> _Source passage_:
"I hate fusion food, hate it with a passion. In its trauma and enthusiasm it’s like a gangly youth with pimples. I think it is dubious in the best of hands, but all too often it is done as an excuse to justify a poverty of imagination. Hopefully it is a fad. Although Australia went through it first, now it is going through America, and will hit England as well. God help them. Except what they will probably do is combine Indian and French food – ‘pain de Pappadam’?" (David Thompson)
David Thompson is one of my favourite chefs and I found his stance on hating fusion food with such a passion quite interesting but as I looked into it I began to understand why he feels this way and where he is coming from.
What is fusion food?
Fusion food is the term for cooking which combines various culinary traditions/techniques and different ingredients from various cuisines to create new and interesting dishes.
Fusion food began in the 1960s and 1970s in California where there was a huge influx of Southeast Asian immigrants. A famous example of fusion food is the California sushi roll. It was developed by a Japanese Chef working in California who substituted avocado for tuna for Americans who were squeamish about eating raw fish. Now the California roll is popular not only in California, but also in Japan and other parts of the world.

> _Things to do_:
1/ Rewrite the part of the fusion food article that opens with "David Thompson is" and closes with "and interesting dishes.", putting "foods" in place of "ingredients".
2/ Continue the fusion food article after its last sentence.

> _Given data_:

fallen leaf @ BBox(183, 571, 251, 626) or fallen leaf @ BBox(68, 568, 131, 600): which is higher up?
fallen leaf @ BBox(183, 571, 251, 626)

> _Responses for each task_:
1/
David Thompson is one of my favourite chefs and I found his stance on hating fusion food with such a passion quite interesting but as I looked into it I began to understand why he feels this way and where he is coming from.
What is fusion food?
Fusion food is the term for cooking which combines various culinary traditions/techniques and different foods from various cuisines to create new and interesting dishes.

2/
One form of fusion food is regional fusion that combines the cuisine of a region or sub-region into a single eating experience. For example, there are a lot of pan-Asian restaurants around which serve Chinese, Malaysian, Thai, Vietnamese food all under the same menu and sometimes offer dishes inspired by a combination of all these cuisines. This way I guess the restaurant can reach a larger market but the downside of offering all these cuisines is that it may result in less than authentic tastes and dishes can be poorly executed. It can be more about making money and trying to be all things to all people rather than serving people serious food.
Fusion food is also highly controversial, many chefs are critical of it, calling it ‘confusion food’. Fusion food can be flawed as it can combine flavours, textures and techniques which often don’t match. Fusion cooking can lack coherence or logic and thus creates ‘confused food’. A lot of badly conceived and poorly executed dishes have appeared under the fusion food banner, earning it a bad reputation. Some chefs are against fusion food because they value authenticity and believe that it diminishes the integrity of the cuisines it tries to mix. People who delve into fusion cooking can be accused of attempting to conceal their lack of skills by engaging in mixed cuisine cooking.
To produce good fusion food, it requires some smarts, skills and experience. It is important to understand the cuisines being combined and the properties of the ingredients used. Some thought needs to be put into the dish being cooked because ingredients can’t be just thrown together. The fundamentals of cooking are required in order to pull off something that ‘works’, and is unique and different successfully. Without proper knowledge and experience in the kitchen, it can result in awful creations.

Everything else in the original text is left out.